Recommended with reservations

Distributed by Cinema Guild, 115 West 30th Street, Suite 800, New York, NY 10001; 212-685-6242

Directed by Diana Allan
DVD, color, 88 min.

High School - General Adult
Aging, Anthropology, Area Studies, Biography, Photography

Date Entered: 11/23/2016

Reviewed by Linda Frederiksen, Washington State University, Vancouver, WA

When a young fisherman from Acre, was exiled from his home in 1948, he became one of hundreds of thousands of refugees displaced by the partition of Palestine by the United Nations. Sixty years later, Said Ismael Otruk is in Sidon, Lebanon, where he describes his youth and the impact the Nakba exodus had on him and his family.

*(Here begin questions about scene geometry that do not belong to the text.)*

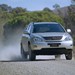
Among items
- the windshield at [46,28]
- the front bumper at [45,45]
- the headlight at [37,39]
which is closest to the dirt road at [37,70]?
the front bumper at [45,45]

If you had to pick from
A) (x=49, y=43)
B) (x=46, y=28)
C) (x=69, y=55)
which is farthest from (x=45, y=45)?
(x=46, y=28)

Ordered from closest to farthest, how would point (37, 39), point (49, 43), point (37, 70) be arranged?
point (37, 70) → point (49, 43) → point (37, 39)

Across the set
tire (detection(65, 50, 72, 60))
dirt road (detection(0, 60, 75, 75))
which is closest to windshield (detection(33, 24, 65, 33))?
tire (detection(65, 50, 72, 60))

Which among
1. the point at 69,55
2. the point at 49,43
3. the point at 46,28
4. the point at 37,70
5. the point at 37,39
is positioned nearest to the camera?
the point at 37,70

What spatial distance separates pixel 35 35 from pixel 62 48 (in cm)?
125

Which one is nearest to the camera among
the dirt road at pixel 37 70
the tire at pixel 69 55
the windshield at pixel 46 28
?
the dirt road at pixel 37 70

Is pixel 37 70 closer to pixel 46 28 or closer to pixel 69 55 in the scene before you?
pixel 69 55

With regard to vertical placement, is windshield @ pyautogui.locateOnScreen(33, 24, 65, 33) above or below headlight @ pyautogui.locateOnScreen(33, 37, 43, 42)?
above

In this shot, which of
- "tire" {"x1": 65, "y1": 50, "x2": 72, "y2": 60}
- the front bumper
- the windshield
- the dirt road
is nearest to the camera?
the dirt road

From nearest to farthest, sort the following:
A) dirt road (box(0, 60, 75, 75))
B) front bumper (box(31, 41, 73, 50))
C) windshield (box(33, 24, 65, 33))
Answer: dirt road (box(0, 60, 75, 75)) → front bumper (box(31, 41, 73, 50)) → windshield (box(33, 24, 65, 33))

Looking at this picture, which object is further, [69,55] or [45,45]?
[69,55]

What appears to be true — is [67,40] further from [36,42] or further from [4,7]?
[4,7]

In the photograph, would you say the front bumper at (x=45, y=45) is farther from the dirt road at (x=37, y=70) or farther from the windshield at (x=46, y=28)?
the dirt road at (x=37, y=70)

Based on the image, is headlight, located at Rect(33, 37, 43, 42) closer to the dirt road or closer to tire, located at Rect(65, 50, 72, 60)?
tire, located at Rect(65, 50, 72, 60)
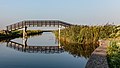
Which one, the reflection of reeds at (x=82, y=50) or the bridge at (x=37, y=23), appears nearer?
the reflection of reeds at (x=82, y=50)

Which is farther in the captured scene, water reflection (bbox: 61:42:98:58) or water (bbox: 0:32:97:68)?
Result: water reflection (bbox: 61:42:98:58)

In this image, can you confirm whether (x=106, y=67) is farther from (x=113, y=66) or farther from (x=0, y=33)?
(x=0, y=33)

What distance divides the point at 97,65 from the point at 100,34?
21.2 m

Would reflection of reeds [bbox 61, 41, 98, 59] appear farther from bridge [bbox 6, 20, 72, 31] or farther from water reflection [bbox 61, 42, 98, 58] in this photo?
bridge [bbox 6, 20, 72, 31]

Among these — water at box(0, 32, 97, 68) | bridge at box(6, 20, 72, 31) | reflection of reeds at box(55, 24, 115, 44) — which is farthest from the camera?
bridge at box(6, 20, 72, 31)

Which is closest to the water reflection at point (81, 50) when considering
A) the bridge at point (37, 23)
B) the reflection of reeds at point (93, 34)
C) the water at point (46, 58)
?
the water at point (46, 58)

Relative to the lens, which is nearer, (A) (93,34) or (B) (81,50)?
(B) (81,50)

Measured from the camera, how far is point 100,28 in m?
34.4

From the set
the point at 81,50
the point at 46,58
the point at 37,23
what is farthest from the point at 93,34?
the point at 37,23

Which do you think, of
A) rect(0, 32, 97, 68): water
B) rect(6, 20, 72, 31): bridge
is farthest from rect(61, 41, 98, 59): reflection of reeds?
rect(6, 20, 72, 31): bridge

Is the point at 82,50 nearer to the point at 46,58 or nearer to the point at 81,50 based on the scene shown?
the point at 81,50

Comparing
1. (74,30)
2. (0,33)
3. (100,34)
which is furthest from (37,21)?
(100,34)

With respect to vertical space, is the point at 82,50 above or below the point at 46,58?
below

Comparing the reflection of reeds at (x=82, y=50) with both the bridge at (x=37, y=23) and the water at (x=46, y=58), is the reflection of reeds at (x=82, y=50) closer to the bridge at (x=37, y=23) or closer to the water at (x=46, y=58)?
the water at (x=46, y=58)
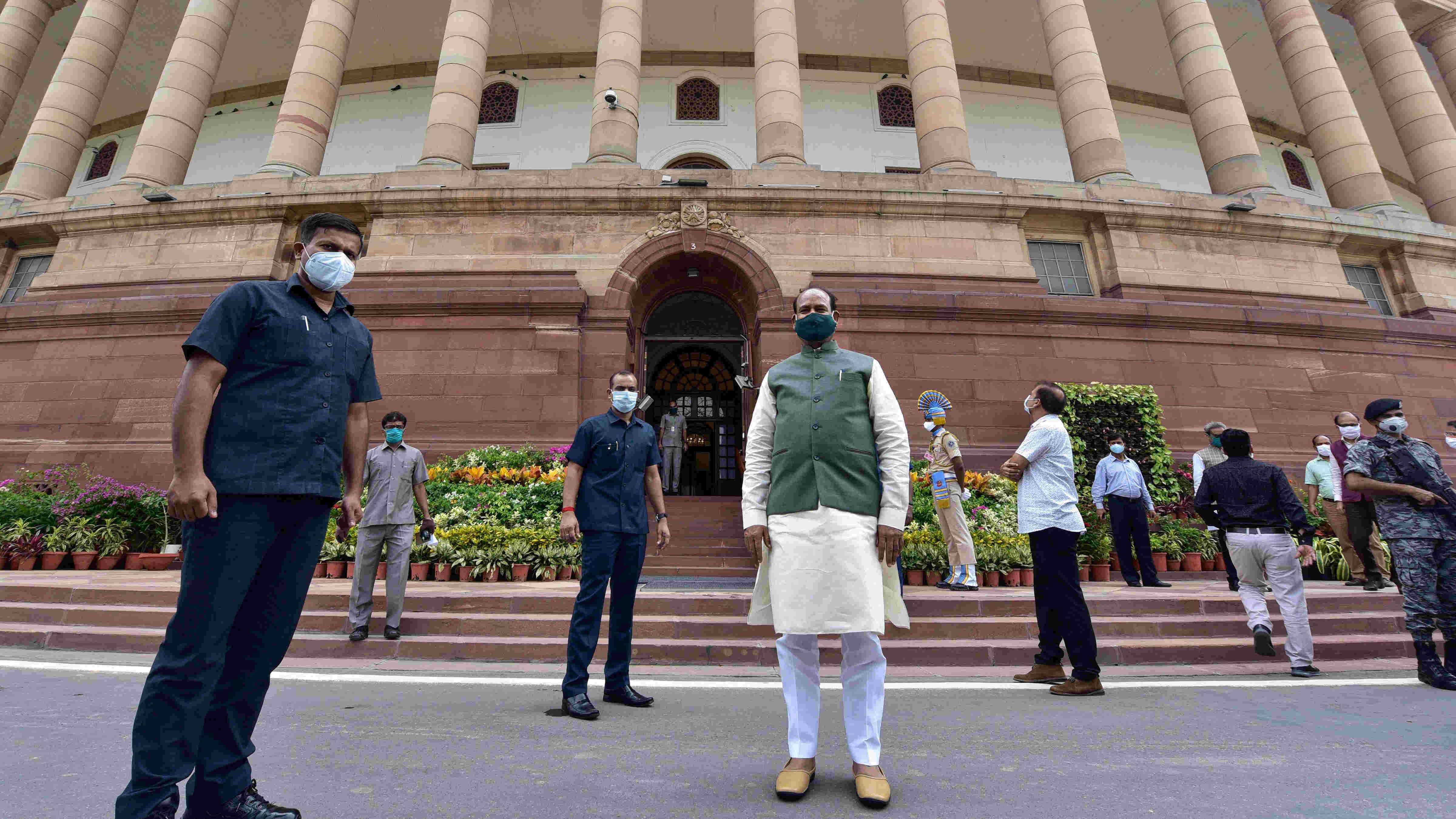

Using a handful of black and white photographs Otruk kept from this period to guide interaction, anthropologist and filmmaker Allan asks the elderly man to talk about what he remembers. In the style of other Sensory Ethnography Lab films, the subject and an off-screen translator provide the only narration while the camera captures environmental sights and sounds occurring near the interviewee. Partly an oral history and partly a photographic study of the effects of memory on personal history, the film is about Otruk’s perceived memories rather than of the historical events at which he was present.

At 25 minutes, the film is short but, at that, slow moving. While the intent of discussing the effects of memory with sensory techniques has value, particularly to anthropologists, with no historical or explanatory context general viewers may have difficulty with recognizing the films merits.